俺の他には待ってる人はいない。直ぐに診察室に通される。
「お掛けください」
「はい。よろしくお願いします」
「こちらにいらっしゃるのは始めてですね。登録番号に既往歴など確認しますので少々お待ち下さい。問診票もお預かりします……ふむ。なるほどなるほど。早めに来られてよかった。こちらの魔道具に手をかざして下さい。一応血液検査もしてみますが、恐らくはストレスで体調崩しておいでだ」
「ストレスですか???」
「そうですね。端的に言えばですが。魔力の乱れがいつもよりあります。あまり症例がないと言うか、エルフ族並みの高魔力保持者特有の疾患にも満たないモノですね。ほら、身体の外に魔力がかなり漏れてます。魔石が染まるのが異様に早いでしょう?」
いや、ちょっと待てよそれって……。
「私は反抗期ですか?」
「あははは。昔は『第3次反抗期』なんて言われてましたが、今は違いますよ。ストレス性のものですから。しかし、タイミング的に魔力量が少し増えているのも事実です」
大体推定年齢400歳のエルフ族だと、人によっては100歳前後に少し魔力が増える時期があるんだとか。ストレスだったり、身体的な怪我など負うと増えたりする事があるらしい。俺の場合も多分それだと。
「成長期特有の魔力暴走とまでは行きませんが、いつもよりかは魔力量が増えるので身体に負荷がかかるんです。……すみません、少しばかり採血するんで腕をどちらか出して下さい」
「はい……」
採血が終わったところで、検査用の魔道具にセットされて数値化されたデータが出て来る。
「本当だ。いつもよりかは増えてる」
「今はまだ大丈夫ですが、熱が出て多少寝込んで終わりでしょう。ストレスだとご自覚されたので、対処もしやすいとまでは行きませんが、気付かずこのまま過ごしていた時よりも症状は軽くて済む。自覚しないで放っておくと長引く場合がありますからね。ご職業が軍人さんですから、今は疲労も溜まる一方でしょう。今後のストレス発散方法はお任せします」
成長期とは違うので、バランスの良い食事は別に必要ではないらしい。むしろ、食欲が落ちる方がまずいから食べられる物を食べて水分補給をこまめにと。後は出来れば睡眠はいつもより気持ち長めに。
イライラしたら、深呼吸なり少し休憩や気分転換したり。
「後は、湯船に浸かって身体を温めて血液の流れをよくする事ですね。たまに身体がほてって冷やす方がいるが、よっぽど高熱じゃない場合はむしろ温めた方がいい。風呂はリラックス効果もありますしね」
「そう……でしたか」
「すでに試した後でしたか。一時的に楽になりますがね。身体が火照り過ぎたら暖かいベッドで寝るに限りますよ。身体が血液の流れを良くしようとしての熱発ですから、水分取って休んで下さい。どうしても熱が高すぎて辛いようでしたら、頓服に熱冷ましを出しておきますから無理せずに服用して下さい」
念のために経過観察の為にもう1度病院に受診しに来て欲しいと言われた。悪化すると長引く恐れがあるので、出来れば2週間から1ヶ月以内。

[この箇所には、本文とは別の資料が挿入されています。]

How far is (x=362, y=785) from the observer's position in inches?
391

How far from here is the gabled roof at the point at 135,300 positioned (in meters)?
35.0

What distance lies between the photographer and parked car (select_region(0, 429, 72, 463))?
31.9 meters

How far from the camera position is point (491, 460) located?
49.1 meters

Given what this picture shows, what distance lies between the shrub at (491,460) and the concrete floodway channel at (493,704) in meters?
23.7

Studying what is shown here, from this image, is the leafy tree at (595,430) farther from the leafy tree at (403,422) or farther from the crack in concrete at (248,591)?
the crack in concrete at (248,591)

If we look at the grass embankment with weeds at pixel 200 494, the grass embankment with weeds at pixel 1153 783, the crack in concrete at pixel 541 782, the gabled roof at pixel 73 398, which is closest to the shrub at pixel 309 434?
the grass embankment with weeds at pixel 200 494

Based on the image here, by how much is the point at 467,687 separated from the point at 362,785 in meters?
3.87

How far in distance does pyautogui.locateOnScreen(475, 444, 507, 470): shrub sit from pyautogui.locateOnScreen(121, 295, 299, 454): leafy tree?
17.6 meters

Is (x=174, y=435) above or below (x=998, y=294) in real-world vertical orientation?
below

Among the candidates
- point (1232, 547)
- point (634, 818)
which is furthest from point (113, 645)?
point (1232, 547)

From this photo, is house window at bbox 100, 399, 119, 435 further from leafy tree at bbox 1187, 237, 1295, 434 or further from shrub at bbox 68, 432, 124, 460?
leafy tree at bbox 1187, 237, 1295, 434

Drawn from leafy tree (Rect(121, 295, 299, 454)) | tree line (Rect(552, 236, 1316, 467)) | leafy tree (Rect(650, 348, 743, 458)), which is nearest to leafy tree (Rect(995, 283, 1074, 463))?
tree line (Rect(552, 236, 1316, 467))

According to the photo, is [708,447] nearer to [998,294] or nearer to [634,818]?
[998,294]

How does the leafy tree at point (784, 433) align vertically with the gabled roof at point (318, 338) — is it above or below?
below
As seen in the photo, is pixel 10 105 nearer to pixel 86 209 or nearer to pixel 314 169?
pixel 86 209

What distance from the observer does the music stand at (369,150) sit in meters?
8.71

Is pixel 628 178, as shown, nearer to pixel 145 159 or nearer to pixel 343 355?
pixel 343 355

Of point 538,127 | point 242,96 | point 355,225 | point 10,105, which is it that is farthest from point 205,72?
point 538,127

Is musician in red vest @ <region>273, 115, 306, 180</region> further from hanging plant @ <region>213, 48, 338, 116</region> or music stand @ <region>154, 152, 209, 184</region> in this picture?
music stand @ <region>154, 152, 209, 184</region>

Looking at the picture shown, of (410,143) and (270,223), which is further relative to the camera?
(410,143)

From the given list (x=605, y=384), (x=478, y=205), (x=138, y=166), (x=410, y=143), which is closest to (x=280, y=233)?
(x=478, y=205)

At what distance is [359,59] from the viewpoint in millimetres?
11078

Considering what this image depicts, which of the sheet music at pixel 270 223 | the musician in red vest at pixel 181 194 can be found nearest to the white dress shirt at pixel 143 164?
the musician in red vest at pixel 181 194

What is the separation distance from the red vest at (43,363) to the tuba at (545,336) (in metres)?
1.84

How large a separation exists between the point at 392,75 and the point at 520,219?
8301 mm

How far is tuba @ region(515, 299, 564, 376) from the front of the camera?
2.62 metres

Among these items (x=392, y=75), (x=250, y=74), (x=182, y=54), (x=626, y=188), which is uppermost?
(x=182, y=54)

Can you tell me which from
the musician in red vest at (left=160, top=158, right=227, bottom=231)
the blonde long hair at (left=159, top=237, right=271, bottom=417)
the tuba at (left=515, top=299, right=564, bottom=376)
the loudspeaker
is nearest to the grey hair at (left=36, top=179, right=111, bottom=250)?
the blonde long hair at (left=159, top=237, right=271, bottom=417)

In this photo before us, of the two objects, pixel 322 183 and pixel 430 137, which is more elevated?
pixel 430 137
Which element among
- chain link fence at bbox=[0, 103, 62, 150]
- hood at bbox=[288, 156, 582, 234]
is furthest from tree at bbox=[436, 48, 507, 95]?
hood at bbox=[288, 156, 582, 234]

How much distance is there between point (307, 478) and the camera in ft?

「ご自分で悪化してると自覚する程でしたら、2週間待たずにこちらにもう1度来て下さい。予約は不要です。次の受診もお忙しいでしょうから、暇な時にでも来ていただければ大丈夫です。私は大丈夫だと思いますが、心配でしたら魔力の乱れを知らせてくれる腕輪型の魔道具の貸し出しも出来ますが、どうされますか? ちょっと高額になりますが」
「いえ、大丈夫です」
「それにしても、よくこの初期段階でお気づきになりましたね。普通は熱が定期的に出て何かおかしいと思って調べるんですけどね。もしかして、魔力感知が得意な方でもお知り合いにいましたか?」
「魔力感知……」
「大輔さんは、攻撃型で魔力が外に出る魔力の乱れ方だったと思います。おそらく、低魔力や感知が得意な方だといつもと何だか違う感じがすると気がつくんですよ。他の人は威圧感あるな位ですかね。近くに寄っても全く何も感じない方もいらっしゃいますし、人それぞれですね」
職場の……水島と言うのは黙っておこう。職場の人に病院に行く事を勧められたので、受診したと説明すると「いい方がいらっしゃって良かったです」と、言われた。
「怪我はそれなりにありますが、大きなご病気もした事無かったみたいですし、今回突然でビックリしたでしょう。何か質問は大丈夫ですか?」
「はい、大丈夫そうです」
「それでは、コレはお薬になります。この札を持って1階会計窓口で支払いを済ませていただければ大丈夫ですので。お大事にどうぞ」
「はい、ありがとうございました。失礼します」
診察室を出て、会計を済ませて帰る事にする。うん、健康診断じゃなければ全然普通だなと思ったけどそんな事なかった。
結局は会計窓口で不穏な書類の束を渡されそうになったので、拒否しといた。
会計窓口の人が「研究所の先生方から」と、言って申し訳なさそうに言われたけどいらないからな。深呼吸。吸ってー……ゆっくり吐いてー……ふぅ〜。
その後、会議前に『予定が早まった。行って来る』と言う水島の手紙と第1隊長交代の略式書を花子殿が携えて来たので、結局は俺主導の元で作戦会議を進める運びとなった。
目の手術を早急に受けなければならないと言う理由で、隊長職交代は最終的に反対ゼロで可決された。
花子殿が「アレはダメですのね。手遅れかもしれません」なんて口添えしてくれたので、上手いこと事が運んだ。ペーパー免許でも、やはり医者の言葉は説得力が有るらしい。
元々1週間限定の隊長就任だと取り決めしたのに、何かと理由を付けて俺を蹴落としたい奴はどこにでもいるよな。